Despite your hellish situation, loved riding with you. Very effective use of video. I am SO SORRY you have to go through all this! Been there, except my parents had cancer. Why must the end be so hard? I am a firm believer in how the end is handled for our domestic animal friends. Certainly would opt for that for myself. Praying for you and you ARE a good girl!
That’s what they don’t understand. My limits, and just how demanding caring for them is.
Hi Kitt, my heart goes out to you and both your parents. I know you are a good daughter and a really good person. Don’t ever forget that. I know the guilt when they don’t want you to leave but you can’t be there 24/7. You are so strong to be doing what you are doing. Just be good to yourself and take care of you. Don’t forget to be mindful of your limits. hugs ~Mindy
Need to say “um” less often, though.
Thank you! God bless.
You really know how to use video to blog your story…It’s a skill that I admire.

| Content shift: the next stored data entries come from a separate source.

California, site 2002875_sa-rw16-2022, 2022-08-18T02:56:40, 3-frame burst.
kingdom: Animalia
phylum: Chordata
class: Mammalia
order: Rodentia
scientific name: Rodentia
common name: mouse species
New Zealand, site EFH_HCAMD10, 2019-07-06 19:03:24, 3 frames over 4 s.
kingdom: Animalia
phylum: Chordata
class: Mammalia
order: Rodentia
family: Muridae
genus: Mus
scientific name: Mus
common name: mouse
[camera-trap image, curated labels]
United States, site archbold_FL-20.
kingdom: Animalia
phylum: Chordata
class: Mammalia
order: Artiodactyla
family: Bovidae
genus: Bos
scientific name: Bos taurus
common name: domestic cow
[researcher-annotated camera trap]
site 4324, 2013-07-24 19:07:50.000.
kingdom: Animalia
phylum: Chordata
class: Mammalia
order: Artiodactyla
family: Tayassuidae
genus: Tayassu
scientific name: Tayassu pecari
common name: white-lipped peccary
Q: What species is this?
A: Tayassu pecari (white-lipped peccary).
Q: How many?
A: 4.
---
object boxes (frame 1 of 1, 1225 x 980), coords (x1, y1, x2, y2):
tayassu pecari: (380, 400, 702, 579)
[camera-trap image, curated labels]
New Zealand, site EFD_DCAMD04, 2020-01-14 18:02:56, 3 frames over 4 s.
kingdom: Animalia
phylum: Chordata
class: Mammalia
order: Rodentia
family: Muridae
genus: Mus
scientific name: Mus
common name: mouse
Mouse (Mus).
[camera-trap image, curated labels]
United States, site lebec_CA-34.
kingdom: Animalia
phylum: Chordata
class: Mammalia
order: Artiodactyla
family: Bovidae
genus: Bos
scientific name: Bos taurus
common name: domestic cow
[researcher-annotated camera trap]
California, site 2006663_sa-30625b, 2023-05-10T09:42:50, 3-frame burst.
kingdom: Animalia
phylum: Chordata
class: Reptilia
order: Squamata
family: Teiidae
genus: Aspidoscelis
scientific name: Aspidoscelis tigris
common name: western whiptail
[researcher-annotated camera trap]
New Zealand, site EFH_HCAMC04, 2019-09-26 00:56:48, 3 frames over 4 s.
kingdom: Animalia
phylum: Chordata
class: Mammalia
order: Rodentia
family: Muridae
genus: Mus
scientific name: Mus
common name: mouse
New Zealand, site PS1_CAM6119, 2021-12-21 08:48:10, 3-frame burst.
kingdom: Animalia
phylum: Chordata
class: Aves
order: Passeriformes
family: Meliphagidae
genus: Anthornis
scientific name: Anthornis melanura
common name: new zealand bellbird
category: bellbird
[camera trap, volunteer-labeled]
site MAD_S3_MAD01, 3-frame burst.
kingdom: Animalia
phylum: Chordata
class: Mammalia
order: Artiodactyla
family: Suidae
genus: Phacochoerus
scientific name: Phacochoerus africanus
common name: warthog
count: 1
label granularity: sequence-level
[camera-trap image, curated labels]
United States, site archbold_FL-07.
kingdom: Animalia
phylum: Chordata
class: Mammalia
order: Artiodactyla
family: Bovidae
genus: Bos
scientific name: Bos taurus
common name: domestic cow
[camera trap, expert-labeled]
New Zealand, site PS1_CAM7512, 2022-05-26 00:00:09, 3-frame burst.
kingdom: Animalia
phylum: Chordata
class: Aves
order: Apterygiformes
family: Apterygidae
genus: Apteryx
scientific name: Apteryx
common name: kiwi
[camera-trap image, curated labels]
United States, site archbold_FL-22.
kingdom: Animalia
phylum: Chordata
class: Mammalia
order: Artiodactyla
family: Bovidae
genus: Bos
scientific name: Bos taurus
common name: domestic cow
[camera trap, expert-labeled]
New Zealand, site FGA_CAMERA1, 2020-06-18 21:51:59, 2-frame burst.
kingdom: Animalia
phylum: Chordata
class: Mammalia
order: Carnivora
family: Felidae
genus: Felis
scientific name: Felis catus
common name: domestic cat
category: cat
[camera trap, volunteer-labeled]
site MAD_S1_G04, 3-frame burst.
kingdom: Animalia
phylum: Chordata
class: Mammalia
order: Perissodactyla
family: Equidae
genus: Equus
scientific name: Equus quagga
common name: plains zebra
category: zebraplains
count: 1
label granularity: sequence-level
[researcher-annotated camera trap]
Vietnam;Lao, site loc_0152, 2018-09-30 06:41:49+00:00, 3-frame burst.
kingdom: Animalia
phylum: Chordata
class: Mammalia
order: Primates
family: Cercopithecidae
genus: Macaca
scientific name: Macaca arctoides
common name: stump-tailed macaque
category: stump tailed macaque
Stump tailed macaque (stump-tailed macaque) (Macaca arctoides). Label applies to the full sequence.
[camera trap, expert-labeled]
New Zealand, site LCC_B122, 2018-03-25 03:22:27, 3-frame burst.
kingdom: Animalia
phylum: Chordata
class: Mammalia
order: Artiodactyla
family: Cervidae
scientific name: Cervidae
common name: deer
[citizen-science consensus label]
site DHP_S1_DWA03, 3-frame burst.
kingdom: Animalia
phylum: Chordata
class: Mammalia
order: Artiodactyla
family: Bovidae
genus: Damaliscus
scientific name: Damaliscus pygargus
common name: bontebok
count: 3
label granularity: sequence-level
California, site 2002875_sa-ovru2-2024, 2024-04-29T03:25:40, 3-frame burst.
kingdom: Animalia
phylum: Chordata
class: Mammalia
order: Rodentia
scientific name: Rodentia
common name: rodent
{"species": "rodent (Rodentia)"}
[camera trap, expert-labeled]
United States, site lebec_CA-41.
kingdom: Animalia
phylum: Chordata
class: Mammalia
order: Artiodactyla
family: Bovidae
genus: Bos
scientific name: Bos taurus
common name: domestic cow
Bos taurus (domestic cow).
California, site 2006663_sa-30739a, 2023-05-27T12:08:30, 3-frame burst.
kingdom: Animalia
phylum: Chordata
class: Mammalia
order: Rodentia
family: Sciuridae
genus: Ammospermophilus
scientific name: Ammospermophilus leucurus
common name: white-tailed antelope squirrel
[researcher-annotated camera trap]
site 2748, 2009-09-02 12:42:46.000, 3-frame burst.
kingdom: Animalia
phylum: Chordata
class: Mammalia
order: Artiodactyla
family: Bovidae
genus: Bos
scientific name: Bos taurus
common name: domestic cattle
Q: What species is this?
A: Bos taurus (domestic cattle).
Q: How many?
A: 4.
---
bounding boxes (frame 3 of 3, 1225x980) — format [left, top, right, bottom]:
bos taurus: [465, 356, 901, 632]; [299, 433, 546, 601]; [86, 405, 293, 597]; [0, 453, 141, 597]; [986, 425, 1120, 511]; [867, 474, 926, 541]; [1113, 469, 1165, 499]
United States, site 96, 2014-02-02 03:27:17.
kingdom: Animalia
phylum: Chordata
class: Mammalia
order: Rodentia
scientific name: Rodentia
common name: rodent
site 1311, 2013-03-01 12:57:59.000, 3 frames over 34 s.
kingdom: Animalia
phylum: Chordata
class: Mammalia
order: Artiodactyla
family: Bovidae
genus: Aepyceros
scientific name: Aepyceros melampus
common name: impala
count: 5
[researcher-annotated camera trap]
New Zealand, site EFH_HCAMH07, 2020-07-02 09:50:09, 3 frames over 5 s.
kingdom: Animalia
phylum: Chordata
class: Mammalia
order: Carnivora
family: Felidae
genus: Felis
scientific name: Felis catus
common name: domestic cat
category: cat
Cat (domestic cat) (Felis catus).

Thank you, Robert. I’ve always been a drama geek. Love being on stage. Just little opportunity so far (since high school, that is – I had opportunity when I was in seminary, but quit twice).
Yes, you are a good daughter. It is hard – where do patient rights and quality of life begin and end? If you deprive me of my lasagna I am going to remind you who’s the mother lol… If I remember. Anyway you do the best you can, one day at a time.
You’re right that dementia is not always memory loss, it is a multitude of symptoms.
I am sorry you are going through this with them 🙁
It does help to have insight. I also do my best to protect my partner from my DID. It’s very difficult to manage an illness that affects one’s sense of self — but we must try.
I find your ease in front of the camera interesting. I’m only at ease on the other side of it.
It’s hard not to get drawn in as you speak.
It is hellish. In many ways, actually, my relationship with my mom has been hellish throughout my life. Still love her, though. More compassionate as I’ve learned more about mental illness and family dynamics. She’s always been sick, but never had any insight into how her behavior negatively affected those around her. I’ve tried to own my behavior, and be proactive in caring for my own mental health. I’ve apologized to my husband and to my son when I’ve hurt them.
This sounds like a hellish situation for you and your mom. I felt as if I was riding with you.